Tag Archives: Las Cruces

Monitoring temperature and humidity along an elevation gradient

During NAPIRE 2013, a couple of mentors and the station director at Las Cruces Biological Station decided to set up iButtons to remotely monitor temperature and relative humidity at 100 m increments along an elevation gradient. The aim was to place an iButton from 1100 m to 1400 m at the reserve at Las Cruces, then include the forest at Las Alturas to monitor 1500 to 2100 m.

I helped to set out the sensing units at Las Cruces, and this past year, during NAPIRE 2015, I happened across one of them… I recognized the site when visiting Katie’s butterfly roosting experiment.

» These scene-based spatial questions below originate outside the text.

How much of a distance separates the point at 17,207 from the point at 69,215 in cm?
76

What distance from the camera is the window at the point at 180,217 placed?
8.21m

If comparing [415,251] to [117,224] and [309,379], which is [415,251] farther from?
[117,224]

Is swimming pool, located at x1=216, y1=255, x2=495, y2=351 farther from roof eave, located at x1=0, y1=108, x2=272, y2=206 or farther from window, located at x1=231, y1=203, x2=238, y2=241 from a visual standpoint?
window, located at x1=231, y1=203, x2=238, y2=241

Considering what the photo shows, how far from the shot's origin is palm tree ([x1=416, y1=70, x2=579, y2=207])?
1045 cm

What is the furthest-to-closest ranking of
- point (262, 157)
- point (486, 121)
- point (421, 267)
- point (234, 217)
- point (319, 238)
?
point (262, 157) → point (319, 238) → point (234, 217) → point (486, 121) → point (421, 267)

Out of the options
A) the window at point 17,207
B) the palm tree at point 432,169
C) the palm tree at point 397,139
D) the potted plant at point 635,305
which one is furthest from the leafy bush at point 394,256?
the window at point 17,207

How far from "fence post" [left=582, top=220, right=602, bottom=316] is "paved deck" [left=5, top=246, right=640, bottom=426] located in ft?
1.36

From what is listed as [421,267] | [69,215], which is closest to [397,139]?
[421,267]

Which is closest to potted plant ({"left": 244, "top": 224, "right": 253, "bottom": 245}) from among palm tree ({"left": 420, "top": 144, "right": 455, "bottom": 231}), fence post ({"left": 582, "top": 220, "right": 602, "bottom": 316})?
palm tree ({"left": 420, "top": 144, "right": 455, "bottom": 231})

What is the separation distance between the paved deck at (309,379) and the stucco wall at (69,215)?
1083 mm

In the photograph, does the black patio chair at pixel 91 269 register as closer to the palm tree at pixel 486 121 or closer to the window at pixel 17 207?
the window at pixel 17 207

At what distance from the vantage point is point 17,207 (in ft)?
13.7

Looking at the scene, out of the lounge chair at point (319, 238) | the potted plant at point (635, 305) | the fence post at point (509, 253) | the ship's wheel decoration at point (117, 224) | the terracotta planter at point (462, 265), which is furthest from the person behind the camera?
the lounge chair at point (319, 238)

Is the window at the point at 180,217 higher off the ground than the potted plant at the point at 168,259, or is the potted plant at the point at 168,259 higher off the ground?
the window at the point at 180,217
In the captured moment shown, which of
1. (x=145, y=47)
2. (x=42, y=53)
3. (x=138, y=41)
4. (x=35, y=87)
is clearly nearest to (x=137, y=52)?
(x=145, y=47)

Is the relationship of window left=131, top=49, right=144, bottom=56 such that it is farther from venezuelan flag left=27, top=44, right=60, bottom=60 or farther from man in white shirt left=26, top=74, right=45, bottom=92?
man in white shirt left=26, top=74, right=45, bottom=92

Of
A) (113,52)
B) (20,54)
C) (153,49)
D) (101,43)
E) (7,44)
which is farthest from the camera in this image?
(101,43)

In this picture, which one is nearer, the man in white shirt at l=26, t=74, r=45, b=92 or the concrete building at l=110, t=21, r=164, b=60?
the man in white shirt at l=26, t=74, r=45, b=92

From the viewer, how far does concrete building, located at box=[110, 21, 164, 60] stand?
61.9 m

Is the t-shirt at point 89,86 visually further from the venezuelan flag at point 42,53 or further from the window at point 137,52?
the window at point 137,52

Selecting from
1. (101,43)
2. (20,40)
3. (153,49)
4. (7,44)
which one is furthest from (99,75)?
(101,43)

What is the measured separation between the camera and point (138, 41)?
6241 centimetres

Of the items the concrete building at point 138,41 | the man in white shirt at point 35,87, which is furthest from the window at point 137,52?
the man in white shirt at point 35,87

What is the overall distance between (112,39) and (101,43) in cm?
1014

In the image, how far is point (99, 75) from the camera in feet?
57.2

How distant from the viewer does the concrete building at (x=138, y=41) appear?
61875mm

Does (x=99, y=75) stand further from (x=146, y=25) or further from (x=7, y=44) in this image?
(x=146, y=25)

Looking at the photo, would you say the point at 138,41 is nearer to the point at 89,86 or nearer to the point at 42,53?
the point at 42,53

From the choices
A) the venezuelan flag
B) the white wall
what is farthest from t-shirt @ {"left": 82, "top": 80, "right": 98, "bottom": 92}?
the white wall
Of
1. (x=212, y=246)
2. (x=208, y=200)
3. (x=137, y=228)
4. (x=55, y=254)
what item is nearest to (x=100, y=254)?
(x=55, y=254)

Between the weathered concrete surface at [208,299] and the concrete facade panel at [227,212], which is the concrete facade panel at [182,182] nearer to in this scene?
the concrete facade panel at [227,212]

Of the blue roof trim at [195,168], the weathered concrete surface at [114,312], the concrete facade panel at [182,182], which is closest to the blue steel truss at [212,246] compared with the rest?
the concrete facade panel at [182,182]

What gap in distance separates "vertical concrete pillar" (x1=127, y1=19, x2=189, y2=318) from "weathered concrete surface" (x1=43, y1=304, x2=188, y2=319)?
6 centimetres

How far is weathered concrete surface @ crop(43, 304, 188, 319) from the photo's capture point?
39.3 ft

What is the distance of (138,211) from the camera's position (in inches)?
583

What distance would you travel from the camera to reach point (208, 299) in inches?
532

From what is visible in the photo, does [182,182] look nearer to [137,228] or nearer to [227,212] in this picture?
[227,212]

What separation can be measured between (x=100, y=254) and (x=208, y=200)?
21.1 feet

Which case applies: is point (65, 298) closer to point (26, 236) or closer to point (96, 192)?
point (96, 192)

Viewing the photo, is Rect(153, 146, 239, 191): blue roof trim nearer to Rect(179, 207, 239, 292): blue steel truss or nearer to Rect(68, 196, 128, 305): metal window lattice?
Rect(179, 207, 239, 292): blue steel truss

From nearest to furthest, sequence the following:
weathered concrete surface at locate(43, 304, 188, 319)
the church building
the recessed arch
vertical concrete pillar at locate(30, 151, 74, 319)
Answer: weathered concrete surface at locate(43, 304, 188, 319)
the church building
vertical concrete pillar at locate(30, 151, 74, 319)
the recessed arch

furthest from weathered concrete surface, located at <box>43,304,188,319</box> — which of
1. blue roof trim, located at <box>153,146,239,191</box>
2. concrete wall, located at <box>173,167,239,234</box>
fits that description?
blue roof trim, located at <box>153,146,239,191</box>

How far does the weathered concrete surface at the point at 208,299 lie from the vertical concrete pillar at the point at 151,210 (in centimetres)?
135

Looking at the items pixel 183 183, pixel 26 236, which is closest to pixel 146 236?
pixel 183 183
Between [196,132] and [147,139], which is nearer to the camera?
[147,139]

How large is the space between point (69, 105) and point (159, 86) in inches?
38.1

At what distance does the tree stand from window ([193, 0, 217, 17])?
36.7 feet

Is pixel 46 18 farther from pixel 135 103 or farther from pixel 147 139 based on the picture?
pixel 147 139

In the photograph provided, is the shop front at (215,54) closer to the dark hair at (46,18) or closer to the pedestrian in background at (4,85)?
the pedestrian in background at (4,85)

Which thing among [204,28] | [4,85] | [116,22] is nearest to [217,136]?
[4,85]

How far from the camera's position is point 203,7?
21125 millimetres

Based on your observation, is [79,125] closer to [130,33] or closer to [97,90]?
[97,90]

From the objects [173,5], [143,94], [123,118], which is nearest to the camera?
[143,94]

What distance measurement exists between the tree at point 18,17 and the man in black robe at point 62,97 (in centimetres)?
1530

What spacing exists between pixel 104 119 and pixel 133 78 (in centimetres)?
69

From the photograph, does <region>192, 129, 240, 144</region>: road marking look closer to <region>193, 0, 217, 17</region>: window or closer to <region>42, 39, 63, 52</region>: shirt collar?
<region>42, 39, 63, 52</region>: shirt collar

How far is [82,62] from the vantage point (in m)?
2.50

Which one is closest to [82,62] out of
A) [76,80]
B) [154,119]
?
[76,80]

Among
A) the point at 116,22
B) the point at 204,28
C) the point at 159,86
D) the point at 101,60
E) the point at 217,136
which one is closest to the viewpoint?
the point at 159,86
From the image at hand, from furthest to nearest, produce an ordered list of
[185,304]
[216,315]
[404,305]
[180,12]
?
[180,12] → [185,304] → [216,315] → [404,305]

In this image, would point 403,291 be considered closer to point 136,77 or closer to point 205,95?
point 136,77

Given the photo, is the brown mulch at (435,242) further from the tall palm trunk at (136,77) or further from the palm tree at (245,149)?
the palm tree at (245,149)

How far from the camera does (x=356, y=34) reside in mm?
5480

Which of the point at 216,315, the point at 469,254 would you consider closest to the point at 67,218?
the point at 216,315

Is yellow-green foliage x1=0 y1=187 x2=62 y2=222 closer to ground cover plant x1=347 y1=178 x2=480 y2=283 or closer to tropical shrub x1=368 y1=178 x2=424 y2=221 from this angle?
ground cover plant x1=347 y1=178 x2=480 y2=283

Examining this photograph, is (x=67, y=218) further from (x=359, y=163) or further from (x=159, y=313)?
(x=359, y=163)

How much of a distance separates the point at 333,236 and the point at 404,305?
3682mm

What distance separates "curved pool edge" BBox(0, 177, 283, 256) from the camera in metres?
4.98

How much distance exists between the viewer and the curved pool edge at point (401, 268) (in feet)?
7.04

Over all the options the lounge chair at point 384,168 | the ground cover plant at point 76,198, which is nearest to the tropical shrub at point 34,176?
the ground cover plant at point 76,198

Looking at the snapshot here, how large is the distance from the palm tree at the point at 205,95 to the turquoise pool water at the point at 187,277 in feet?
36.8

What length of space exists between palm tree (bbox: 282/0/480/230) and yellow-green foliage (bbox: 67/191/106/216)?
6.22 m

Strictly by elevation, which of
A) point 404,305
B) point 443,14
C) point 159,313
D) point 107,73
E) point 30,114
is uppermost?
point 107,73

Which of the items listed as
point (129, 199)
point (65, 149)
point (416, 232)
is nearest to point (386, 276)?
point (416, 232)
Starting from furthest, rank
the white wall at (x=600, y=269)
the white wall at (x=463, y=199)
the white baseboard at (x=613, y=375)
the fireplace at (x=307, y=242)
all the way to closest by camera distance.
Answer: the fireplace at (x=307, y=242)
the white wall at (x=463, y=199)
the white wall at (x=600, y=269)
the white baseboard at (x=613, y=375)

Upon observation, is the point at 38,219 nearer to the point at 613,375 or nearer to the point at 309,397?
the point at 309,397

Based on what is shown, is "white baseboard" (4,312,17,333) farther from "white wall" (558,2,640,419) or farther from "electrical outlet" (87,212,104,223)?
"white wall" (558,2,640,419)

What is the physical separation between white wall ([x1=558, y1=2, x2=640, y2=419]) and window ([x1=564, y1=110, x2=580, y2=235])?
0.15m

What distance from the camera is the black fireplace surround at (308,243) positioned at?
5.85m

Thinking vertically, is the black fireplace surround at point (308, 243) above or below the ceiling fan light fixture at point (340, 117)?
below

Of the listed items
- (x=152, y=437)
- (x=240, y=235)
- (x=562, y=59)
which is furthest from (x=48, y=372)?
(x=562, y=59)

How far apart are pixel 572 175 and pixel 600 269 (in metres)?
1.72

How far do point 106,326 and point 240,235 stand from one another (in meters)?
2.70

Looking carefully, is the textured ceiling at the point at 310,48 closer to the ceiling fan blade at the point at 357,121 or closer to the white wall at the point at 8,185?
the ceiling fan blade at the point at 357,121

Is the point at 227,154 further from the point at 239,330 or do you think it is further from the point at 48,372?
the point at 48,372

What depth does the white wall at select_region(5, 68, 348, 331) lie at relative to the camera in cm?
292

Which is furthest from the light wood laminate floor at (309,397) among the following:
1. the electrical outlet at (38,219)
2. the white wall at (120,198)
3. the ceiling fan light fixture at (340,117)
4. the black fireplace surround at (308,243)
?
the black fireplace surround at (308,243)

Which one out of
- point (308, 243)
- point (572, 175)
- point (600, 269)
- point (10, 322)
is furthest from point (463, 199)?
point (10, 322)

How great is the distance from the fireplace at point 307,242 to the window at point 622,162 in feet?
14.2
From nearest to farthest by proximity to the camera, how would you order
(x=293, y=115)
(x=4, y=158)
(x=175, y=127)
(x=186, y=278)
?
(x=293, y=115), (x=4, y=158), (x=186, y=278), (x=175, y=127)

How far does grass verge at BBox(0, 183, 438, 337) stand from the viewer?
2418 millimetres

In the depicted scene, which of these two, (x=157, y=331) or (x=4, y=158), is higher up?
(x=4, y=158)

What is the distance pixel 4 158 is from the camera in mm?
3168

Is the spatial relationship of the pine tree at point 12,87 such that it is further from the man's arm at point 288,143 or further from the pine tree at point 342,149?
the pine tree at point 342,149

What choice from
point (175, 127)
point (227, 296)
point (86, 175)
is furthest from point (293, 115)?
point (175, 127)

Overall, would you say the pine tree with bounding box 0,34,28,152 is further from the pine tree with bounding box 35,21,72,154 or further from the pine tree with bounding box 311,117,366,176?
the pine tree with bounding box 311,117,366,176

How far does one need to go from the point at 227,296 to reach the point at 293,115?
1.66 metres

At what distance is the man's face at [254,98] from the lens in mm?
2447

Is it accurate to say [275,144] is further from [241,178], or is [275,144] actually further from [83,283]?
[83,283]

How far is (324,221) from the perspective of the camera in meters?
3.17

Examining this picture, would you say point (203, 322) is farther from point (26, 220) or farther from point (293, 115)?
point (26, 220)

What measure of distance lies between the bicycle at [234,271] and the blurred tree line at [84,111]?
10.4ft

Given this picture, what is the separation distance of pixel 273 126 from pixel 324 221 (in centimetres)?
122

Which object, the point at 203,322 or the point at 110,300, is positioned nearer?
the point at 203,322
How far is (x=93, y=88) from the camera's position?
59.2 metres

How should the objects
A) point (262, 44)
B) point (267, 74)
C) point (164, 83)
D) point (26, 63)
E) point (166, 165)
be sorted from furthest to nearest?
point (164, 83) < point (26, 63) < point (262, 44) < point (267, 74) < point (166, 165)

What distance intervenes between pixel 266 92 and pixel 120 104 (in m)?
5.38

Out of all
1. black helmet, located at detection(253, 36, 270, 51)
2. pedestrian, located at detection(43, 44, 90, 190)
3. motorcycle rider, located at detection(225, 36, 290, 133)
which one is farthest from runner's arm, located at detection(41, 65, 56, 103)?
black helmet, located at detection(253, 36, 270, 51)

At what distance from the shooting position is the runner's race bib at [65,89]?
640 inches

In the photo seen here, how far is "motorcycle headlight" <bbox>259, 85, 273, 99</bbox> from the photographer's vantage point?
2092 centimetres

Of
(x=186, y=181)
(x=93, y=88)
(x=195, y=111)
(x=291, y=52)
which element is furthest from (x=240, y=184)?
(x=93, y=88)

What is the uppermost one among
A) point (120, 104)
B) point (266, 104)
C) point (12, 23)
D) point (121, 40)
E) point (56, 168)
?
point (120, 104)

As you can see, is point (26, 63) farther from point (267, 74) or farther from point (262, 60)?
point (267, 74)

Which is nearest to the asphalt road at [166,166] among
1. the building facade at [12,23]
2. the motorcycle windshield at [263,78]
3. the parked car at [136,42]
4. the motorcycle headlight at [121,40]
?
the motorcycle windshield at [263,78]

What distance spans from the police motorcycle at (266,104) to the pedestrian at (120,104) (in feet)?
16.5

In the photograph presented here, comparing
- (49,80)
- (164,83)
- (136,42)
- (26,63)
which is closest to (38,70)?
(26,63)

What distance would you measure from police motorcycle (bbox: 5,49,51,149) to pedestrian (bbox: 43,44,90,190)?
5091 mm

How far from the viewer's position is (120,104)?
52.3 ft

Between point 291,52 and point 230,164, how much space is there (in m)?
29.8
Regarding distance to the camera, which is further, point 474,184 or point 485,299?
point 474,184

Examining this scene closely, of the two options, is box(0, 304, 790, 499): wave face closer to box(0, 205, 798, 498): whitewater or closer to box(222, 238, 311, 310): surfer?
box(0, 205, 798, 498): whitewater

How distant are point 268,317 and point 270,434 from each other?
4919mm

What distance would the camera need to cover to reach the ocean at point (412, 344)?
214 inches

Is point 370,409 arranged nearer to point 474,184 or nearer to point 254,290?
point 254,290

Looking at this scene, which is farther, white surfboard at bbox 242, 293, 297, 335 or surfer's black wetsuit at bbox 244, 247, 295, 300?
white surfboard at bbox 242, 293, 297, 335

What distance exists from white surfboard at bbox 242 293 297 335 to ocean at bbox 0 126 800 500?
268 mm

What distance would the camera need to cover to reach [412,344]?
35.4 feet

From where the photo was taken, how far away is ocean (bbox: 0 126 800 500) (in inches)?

Katie and Adrea butterflies - 07.22.2015 - 09.12.04

Predation risk of roosting Ithomiin butterflies

Adrea, a recent PhD graduate from UCLA, is mentoring three students in the NAPIRE program with projects on Ithomiin butterflies—a diverse group of clear-winged, neotropical butterflies that form breeding aggregations and tend to roost together.  One of Adrea’s students, Katie, is investigating predation risk of roosting butterflies using models of two species that she’s constructed. Here, Katie checks her model butterflies for damage inflicted by predation attempts on the models.